Even when he sleeps fretfully, never enough to give his body a break, to leave space for recovery.

He opens and closes his mouth, repeating the motion a couple of times, before he coughs a little more and finally, finally gives in and takes the bowl.

I smile. Not the usual pain-sustained one, not even the tired, pathetic one. No. It’s that smile that’s become so rare for the past months, the one full of relief and warmth and joy and love. I watch as he slowly lifts the spoon to his lips, sipping almost reluctantly. My smile grows when he repeats the motion, and soon the bowl is half empty.

More than he ate this week.
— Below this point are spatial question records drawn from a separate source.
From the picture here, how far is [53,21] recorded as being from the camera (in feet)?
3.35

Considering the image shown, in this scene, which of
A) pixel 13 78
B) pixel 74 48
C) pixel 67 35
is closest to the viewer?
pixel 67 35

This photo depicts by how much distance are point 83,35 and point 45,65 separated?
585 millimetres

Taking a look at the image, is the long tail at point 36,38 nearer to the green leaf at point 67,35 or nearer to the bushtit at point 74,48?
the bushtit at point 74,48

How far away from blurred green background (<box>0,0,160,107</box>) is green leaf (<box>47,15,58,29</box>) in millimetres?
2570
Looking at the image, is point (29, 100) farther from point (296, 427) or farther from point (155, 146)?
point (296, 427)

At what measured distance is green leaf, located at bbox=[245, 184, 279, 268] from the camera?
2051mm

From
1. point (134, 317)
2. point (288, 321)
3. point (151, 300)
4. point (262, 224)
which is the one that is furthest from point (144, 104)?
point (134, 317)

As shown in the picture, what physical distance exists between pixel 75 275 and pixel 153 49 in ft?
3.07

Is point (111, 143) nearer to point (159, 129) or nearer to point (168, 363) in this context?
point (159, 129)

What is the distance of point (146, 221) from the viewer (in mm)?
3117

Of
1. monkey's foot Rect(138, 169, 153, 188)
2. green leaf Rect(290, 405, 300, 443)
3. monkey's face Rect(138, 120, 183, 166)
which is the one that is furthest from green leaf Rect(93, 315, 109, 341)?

God, I’m so relieved.

I don’t even feel the hole in my stomach as I take the soup from his hands, but I do stop when Sam’s long, slim fingers latch onto my wrist. They’re cold, but sweaty.

I look at him, a question in my eyes and he keeps his gaze locked onto mine, no sign that he wants to say something nor that he’d let go of my hand. Truth is, I don’t want him to. It’s been so long since I touched him for any other purpose but to check his temperature or help him sit or use the toilet.

It’s been so long since I touched him just because I could, just because that was another way of saying ‘I love you’ when my mind was too busy creating music, but my body remembered the need of affection we both craved. I miss him like that.

I miss him horribly.

“Gabriel,” he rasps, and I can’t feel bad for what does my own name spoken by him do to me; for the leap my heart did, encouraging it to beat faster, harder, with renewed power.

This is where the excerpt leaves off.